### EXERCISE PROMPT
Copy every line of the entries that includes the word "species".

[Start of Attachment]

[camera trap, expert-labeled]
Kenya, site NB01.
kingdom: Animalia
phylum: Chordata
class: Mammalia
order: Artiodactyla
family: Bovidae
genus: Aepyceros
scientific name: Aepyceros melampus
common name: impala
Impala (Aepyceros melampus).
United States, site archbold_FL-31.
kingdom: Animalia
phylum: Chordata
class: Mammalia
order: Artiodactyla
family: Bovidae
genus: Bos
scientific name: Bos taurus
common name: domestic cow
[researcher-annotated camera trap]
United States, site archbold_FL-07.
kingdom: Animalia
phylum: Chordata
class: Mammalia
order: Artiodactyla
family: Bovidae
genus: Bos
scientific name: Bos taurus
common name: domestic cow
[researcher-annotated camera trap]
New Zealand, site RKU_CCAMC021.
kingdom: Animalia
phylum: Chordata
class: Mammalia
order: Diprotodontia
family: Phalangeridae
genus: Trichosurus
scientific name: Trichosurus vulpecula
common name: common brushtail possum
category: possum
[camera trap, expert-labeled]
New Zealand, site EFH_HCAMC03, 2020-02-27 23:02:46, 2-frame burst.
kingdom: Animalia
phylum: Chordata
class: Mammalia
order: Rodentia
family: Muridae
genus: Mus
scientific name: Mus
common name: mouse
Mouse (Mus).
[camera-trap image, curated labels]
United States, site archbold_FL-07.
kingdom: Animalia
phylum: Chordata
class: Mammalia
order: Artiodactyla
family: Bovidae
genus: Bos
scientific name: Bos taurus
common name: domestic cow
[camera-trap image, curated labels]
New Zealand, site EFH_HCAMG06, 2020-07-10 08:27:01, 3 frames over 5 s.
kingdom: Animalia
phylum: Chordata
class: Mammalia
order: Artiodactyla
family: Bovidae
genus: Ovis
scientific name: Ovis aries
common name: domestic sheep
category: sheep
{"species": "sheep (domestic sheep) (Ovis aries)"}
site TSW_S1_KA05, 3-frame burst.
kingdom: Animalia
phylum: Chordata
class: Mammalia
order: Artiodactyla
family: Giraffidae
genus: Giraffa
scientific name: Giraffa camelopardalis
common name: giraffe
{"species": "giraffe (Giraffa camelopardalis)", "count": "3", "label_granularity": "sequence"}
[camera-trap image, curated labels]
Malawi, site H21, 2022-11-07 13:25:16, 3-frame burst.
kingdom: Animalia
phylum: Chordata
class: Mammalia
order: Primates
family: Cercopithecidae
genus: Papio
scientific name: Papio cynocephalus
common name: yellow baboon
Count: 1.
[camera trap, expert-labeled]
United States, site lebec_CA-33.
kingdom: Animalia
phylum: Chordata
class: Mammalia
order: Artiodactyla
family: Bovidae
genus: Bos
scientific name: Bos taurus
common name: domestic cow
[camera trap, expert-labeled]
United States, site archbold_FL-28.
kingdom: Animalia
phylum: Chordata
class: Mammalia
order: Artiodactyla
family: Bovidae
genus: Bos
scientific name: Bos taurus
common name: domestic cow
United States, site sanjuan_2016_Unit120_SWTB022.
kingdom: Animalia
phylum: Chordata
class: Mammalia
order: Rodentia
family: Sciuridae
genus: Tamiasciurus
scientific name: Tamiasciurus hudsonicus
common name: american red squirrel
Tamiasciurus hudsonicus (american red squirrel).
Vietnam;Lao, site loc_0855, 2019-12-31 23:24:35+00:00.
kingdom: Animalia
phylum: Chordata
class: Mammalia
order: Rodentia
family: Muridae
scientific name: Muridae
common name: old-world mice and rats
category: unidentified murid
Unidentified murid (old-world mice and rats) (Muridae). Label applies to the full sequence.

[End of Attachment]

### SOLUTION TO THIS EXERCISE
{"species": "sheep (domestic sheep) (Ovis aries)"}
{"species": "giraffe (Giraffa camelopardalis)", "count": "3", "label_granularity": "sequence"}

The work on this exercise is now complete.